Tuesday, 29 November 2016

Another Moosey Day

     The snow is very crunchy as I walk through the mature aspen forest. It is a crispy -4 degrees and the fog is just lifting with a promise of blue skies and light wind. Hoar frost clings and sparkles from every branch and rose bush thorn. I am hoping to photograph a moose in the hoar frost. Got to have a goal, eh?
Frosted Ginseng

    As I head southeast down the trail the sun tries to peak through the fog and into the forest depths. It is low at this time of year; never clearing the tree tops and glares right into my eyes and camera lens. In the distance I can hear a loud tap, tap,tap on a dead tree. I pause as I try to locate the tapper.
Tapping Pileated Woodpecker

     Eventually a Pileated woodpecker is revealed. It is a large, colourful bird with a very distinctive flight pattern that I recognise as it dips and dives toward a new tree. They are often very skittish. I wander on and enjoy the morning. It is so peaceful and quiet except for my crunching shoes in the snow. I will never sneak up on a moose with this racket. Even a bison hears me and takes off .
Watchful Wood Bison

     I enjoy many of the plants that are frosted heavily and eventually wander onto a ridge overlooking a small lake. It is dotted with muskrat push-ups and still has a narrow strip of open water. I watch in the distance as a pair of bald eagles fly beyond the horizon. I enjoy sitting here on the edge of a well used buffalo wallow overlooking the scenery absorbing the peacefulness of the world in this quiet spot. It is hard to imagine that 20 miles away is a big city with over a million people struggling for survival.

Frosty Lake Shore
     Here is a different kind of survival, a more basic type of life and death survival of the fittest and the aware. Even though I am in Elk Island National Park, the wildlife don't know what that means.They rely upon their natural wits to survive and I am a potential predator to them. I am not natural to their world. They may be familiar with my shape but I am not a natural addition to their forest habitat. I am noisy, I am clumsy, I stink and I look and act oddly. I point my large eye at them which makes them nervous. They all pay particular attention and monitor my where-a bouts and actions. All I can do is walk slowly and try not to appear too predatorial. They know I am here.

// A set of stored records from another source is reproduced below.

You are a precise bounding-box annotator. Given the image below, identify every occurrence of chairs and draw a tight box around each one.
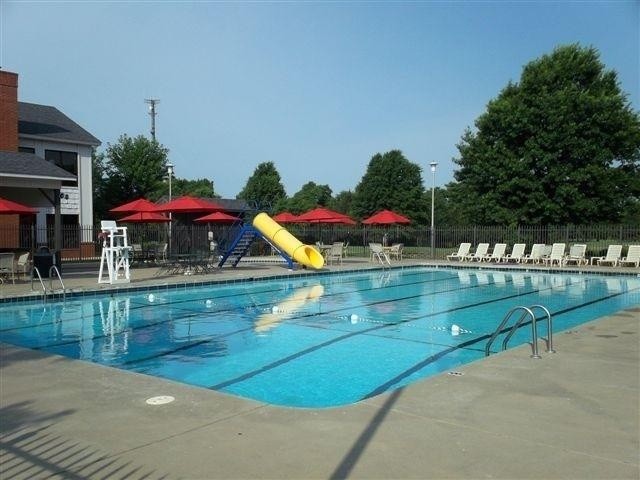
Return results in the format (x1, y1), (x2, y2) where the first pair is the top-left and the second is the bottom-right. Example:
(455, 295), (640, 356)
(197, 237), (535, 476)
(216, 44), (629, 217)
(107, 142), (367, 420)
(128, 244), (218, 275)
(447, 243), (640, 267)
(369, 243), (404, 266)
(0, 252), (30, 285)
(101, 221), (128, 247)
(313, 242), (349, 266)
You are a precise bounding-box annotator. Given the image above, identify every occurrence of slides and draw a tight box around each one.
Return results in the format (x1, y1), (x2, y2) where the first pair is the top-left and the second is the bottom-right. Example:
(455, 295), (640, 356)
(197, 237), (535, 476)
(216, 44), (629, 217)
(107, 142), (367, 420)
(252, 212), (324, 269)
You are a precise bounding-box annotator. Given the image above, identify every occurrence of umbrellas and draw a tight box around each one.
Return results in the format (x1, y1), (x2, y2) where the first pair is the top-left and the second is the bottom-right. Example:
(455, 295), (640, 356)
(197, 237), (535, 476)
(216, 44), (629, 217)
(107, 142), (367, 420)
(361, 210), (411, 247)
(273, 206), (357, 251)
(0, 197), (39, 214)
(108, 195), (242, 264)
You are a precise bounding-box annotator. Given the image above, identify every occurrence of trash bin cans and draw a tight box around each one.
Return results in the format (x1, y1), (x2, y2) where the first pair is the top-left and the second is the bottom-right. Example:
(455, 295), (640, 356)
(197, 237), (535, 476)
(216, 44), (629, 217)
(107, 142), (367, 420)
(33, 246), (61, 278)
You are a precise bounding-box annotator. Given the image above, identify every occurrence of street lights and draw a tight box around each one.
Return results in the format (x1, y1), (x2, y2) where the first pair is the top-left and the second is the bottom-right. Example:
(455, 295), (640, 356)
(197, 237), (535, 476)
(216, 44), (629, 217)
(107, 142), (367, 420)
(165, 161), (174, 257)
(428, 161), (439, 258)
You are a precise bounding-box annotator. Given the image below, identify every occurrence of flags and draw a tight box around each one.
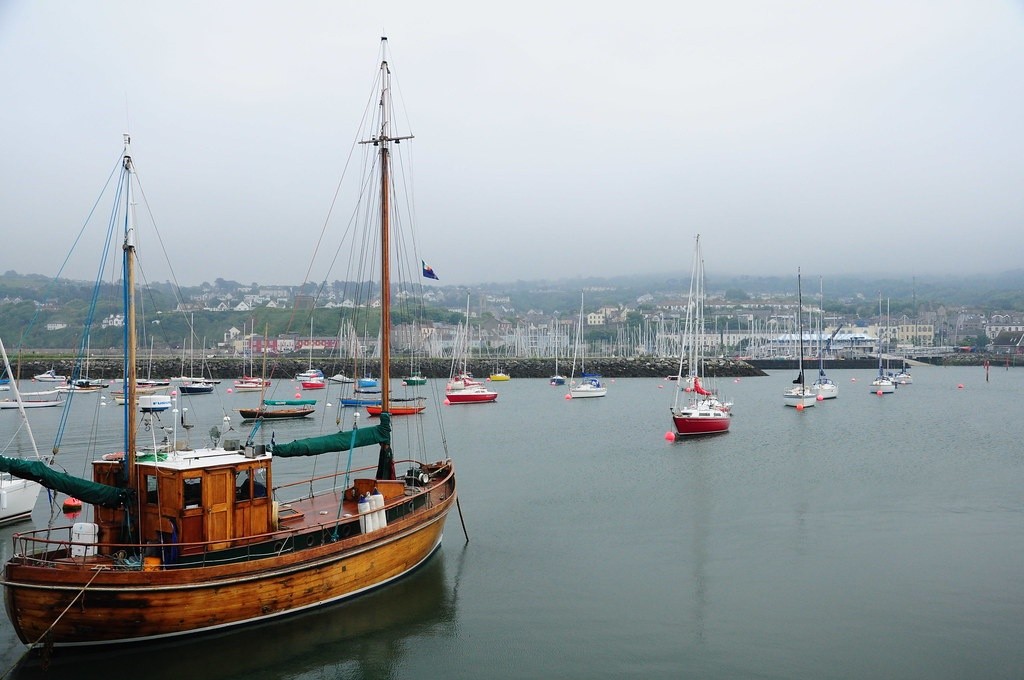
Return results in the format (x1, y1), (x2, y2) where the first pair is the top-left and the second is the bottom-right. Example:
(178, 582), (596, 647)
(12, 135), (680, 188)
(422, 259), (439, 280)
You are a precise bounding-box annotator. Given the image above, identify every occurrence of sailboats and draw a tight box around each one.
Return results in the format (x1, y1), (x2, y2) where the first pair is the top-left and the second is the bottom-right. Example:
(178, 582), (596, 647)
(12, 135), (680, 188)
(357, 324), (379, 388)
(0, 34), (460, 652)
(445, 293), (511, 404)
(670, 233), (734, 435)
(113, 312), (221, 406)
(870, 291), (912, 395)
(550, 317), (566, 386)
(296, 317), (326, 391)
(0, 326), (66, 408)
(231, 320), (315, 420)
(56, 333), (107, 394)
(568, 289), (606, 398)
(402, 319), (428, 386)
(811, 273), (838, 400)
(235, 318), (271, 392)
(782, 267), (816, 409)
(336, 345), (427, 415)
(736, 314), (846, 360)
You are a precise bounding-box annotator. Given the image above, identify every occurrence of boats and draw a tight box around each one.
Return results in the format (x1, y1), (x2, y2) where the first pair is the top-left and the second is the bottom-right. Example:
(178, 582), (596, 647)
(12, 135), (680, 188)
(327, 373), (354, 383)
(34, 370), (65, 382)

     I leave the viewpoint heading back into the forest. It is a very mature aspen forest that is heavily browsed by moose,deer,elk and bison. There is very little chance for new aspen to grow beyond the reach of the tall browsers. Most of the underbrush consists of raspberry canes, rose bushes and cropped off aspen. Plenty of sunlight penetrates the thinning aspen as they mature and get blown over. They are tall for this region; probably 70 feet or so. Most aspen around here is the Parkland type that grows very short and stunted. There are plenty of rotten snags and blow-down which I climb over. They provide nice resting spots for tired legs and aching back also.
Watchful Cow Moose

     As I walk I pause and watch often. I see a cow moose in the distance, just her head poking through the trees watching me.

Rutting Bull
A little further there is a bull watching but he is distracted by something else. It is a cow that must be in oestrus. I watch him as he is not letting her get too far away. She must not have caught during her first heat and is now coming on again.
Browsing Bull

     I see a pair of antlers and a moose lying on the edge of a small marsh. He is watching me carefully as I approach. I am sure he is the same moose that I saw and photographed a week or so ago. He is very tolerant but I take my time getting to a blown down tree upon which I sit. He has a hole through his right antler which I recognise. He gets up and begins his noon time lunch. For half an hour he browses upon tender aspen shoots and then he casually lays down and begins to chew his cud. I am only a few feet away but he is unconcerned. I snap a few more pictures and then take my leave with thanks. I am honoured to have this opportunity once again. I am humbled by his acceptance of me in this wilderness setting. Thank you.